OUR note a few weeks ago on the ceremonial arrival of the new Bishop of Durham has resulted in a little procedural sword fighting: the Church appears victorious.

Canon Tom Wright, the new Bishop, formally crosses Croft bridge - from Yorkshire into Durham - at noon on Friday, July 4. Half way over, he will be presented with the historic Conyers falchion, serpents for the slaying of.

But by whom? Both we and the town hall had supposed that the honour would fall to the Mayor of Darlington, as it did when Bishop Michael Turnbull arrived on the scene in 1994.

Brian Johnson, a churchwarden at Hurworth - the Diocese of Durham's most southerly parish - believed otherwise. Though the mayor did the job last time, it was only because the then Rector of Hurworth was unable to be there, he says.

"I took up cudgels," adds Johnson, though the choice of weapon seems rather inappropriate.

Among others who joined battle was 94-year-old Canon Leonard Piper, Hurworth's rector from 1939-73, awarded the MBE shortly before his 90th birthday and still going strongly.

"We were left in no doubt that it was an ecclesiastical rather than a civil ceremony," says the churchwarden.

As a result, the Rev John Dobson - Darlington's area dean, since Hurworth is between incumbents - will hand over the giant sword with a little speech about the "worm, dragon or fiery flying serpent" which many centuries ago "destroyed men woman and children."

Thus armed, the new Bishop will proceed safely to his Cathedral.
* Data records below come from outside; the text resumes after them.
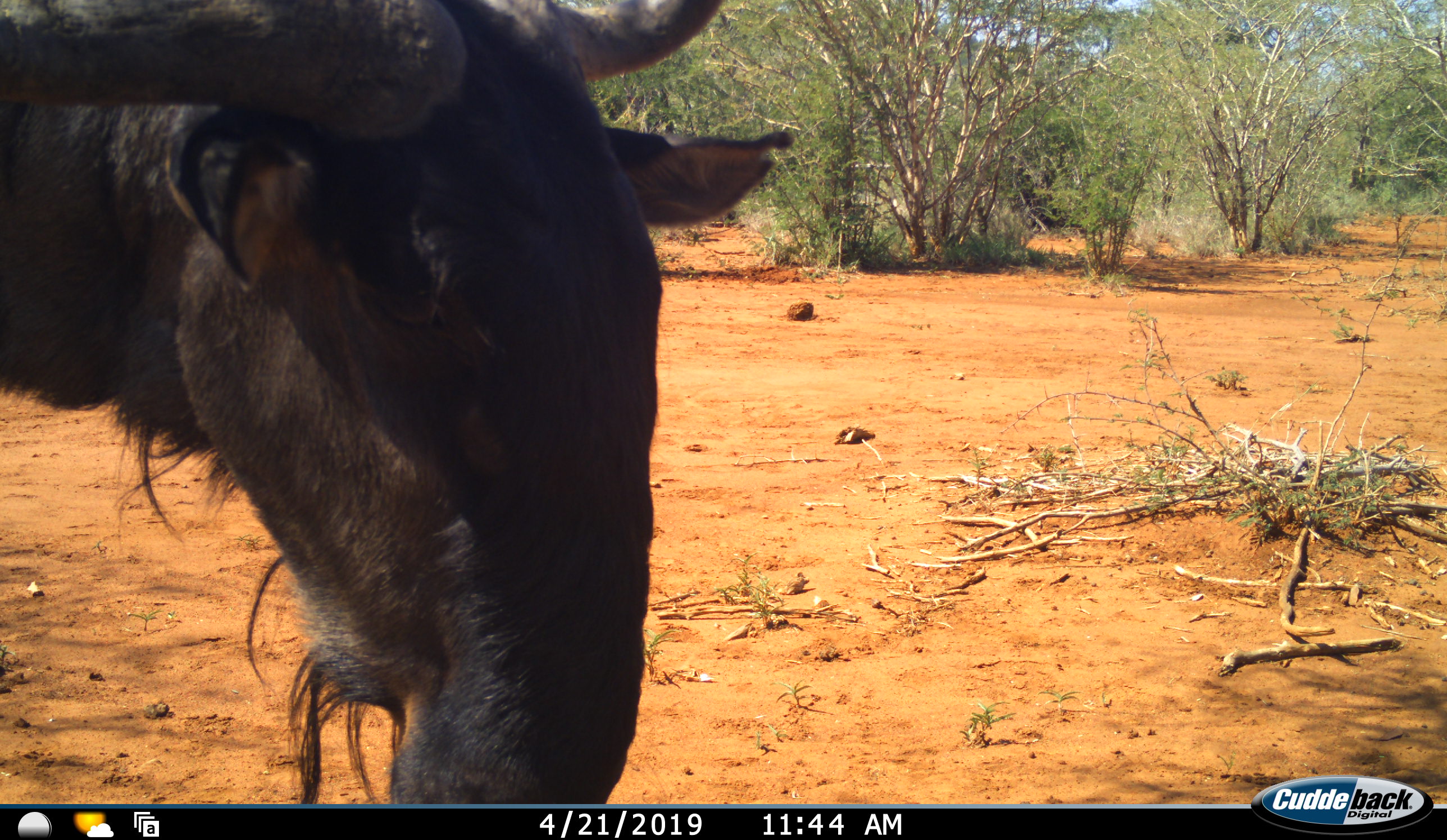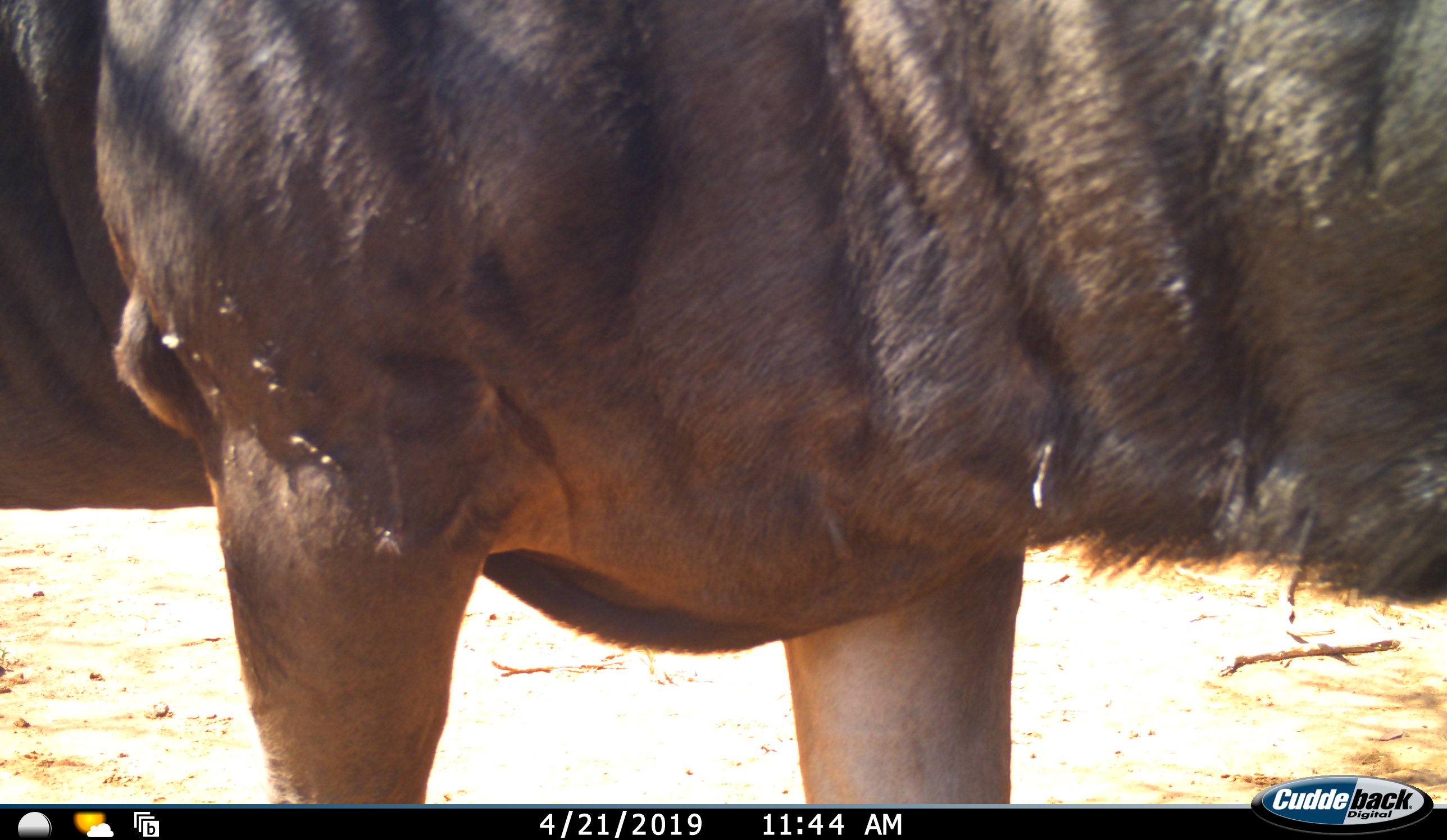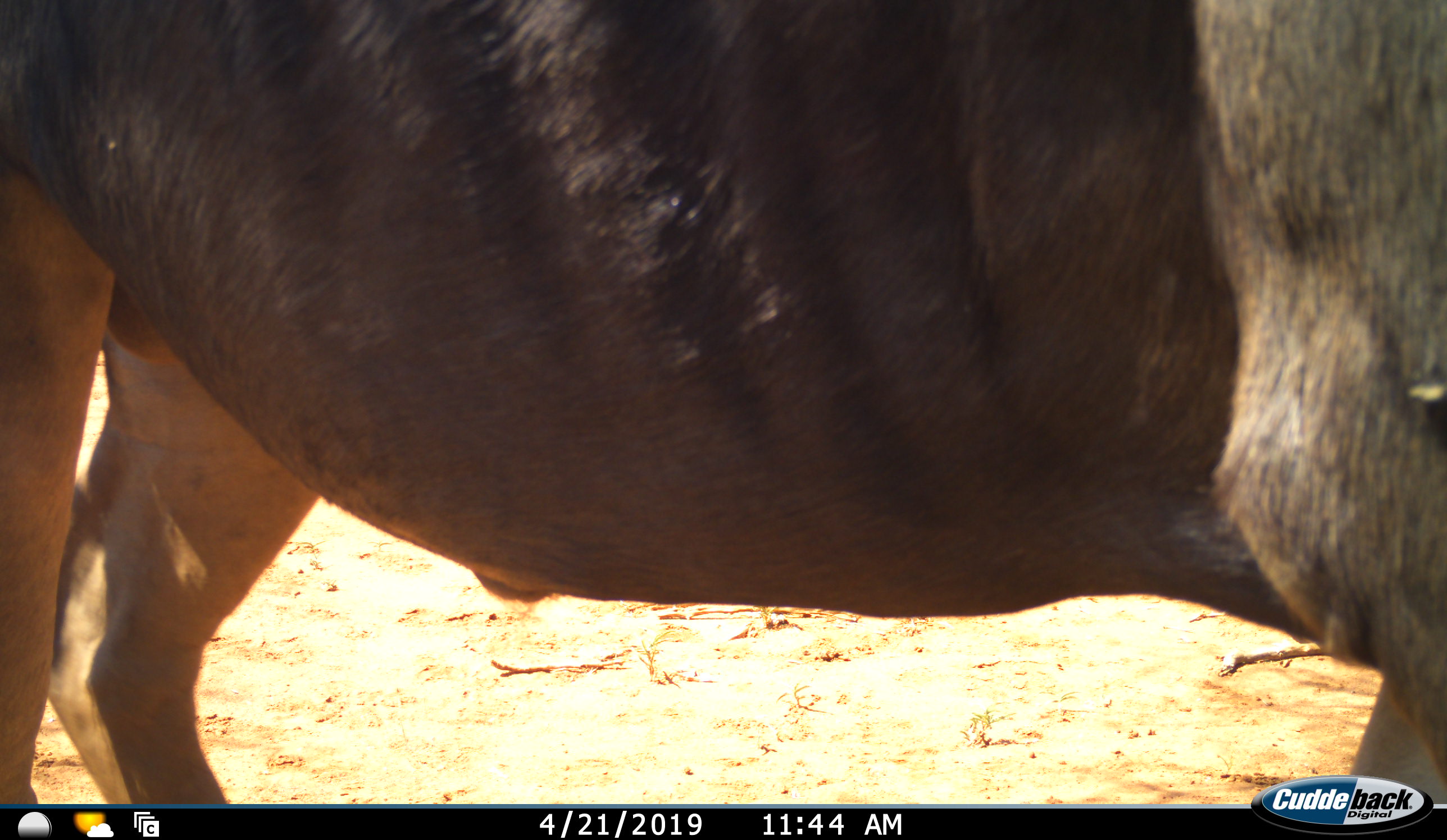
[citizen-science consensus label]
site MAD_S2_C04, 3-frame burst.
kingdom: Animalia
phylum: Chordata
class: Mammalia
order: Artiodactyla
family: Bovidae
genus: Connochaetes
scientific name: Connochaetes taurinus taurinus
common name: blue wildebeest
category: wildebeestblue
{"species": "wildebeestblue (blue wildebeest) (Connochaetes taurinus taurinus)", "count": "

TWO other engagements already crowd the diary for Friday, July 4. It is expected to be both the first day of passenger running on the happily restored Wenseydale Railway from Leeming Bar to Leyburn and the start of Tow Law FC's annual beer festival. We have suggested to club chairman John Flynn that he lays on a rack of ales from small local brewers and call it Independents' Day. He's working on it, he says.